No effect of HIV-1 NC protein on altering the efficiency of A3G deamination. The AccA set 2 open and stem oligonucleotides were incubated in the presence or absence of HIV-1 NC protein (concentration of 5 nt per NC protein). The change in relative fluorescence units (ΔRFU) was calculated for each experiment by subtracting the RFU from the control 293 cell lysates (baseline negative control) from the 293 cell lysates that stably express A3G. Error bars represent the standard deviation from three independent experiments.

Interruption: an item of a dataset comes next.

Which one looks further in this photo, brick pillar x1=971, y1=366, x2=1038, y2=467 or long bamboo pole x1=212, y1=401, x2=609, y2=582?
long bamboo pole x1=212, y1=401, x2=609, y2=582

It has been previously demonstrated that UDG excises uracil residues more efficiently from ssDNA than dsDNA (28), and that the excision of uracil from loops is inefficient. In order to confirm that the FRET signal differences observed with the target cytosine base for cytosine deamination by A3G is in a non-paired region, or in a stem, bulge or DNA loop is actually due to A3G activity and not to UDG, we synthesized oligonucleotides that contain uracil in these different locations. Figure 4 shows that UDG is readily able to excise the uracil residue in each of these positions, indicating that the differences that we have observed are due to A3G activity and not due to UDG.

Figure 4.

Figure 4.

UDG activity is undiminished on ssDNA secondary structures. The effect of uracil location in oligonucleotides was investigated. Four different oligonucleotides were used in which the target cytosine was replaced with a uracil that was located in a non-paired, stem, bulge or DNA loop region. The relative fluorescent units (RFU) from a uracil in the open, stem, three base loop and bulge location in the presence of UDG is shown. The average and standard deviation from three independent experiments is shown.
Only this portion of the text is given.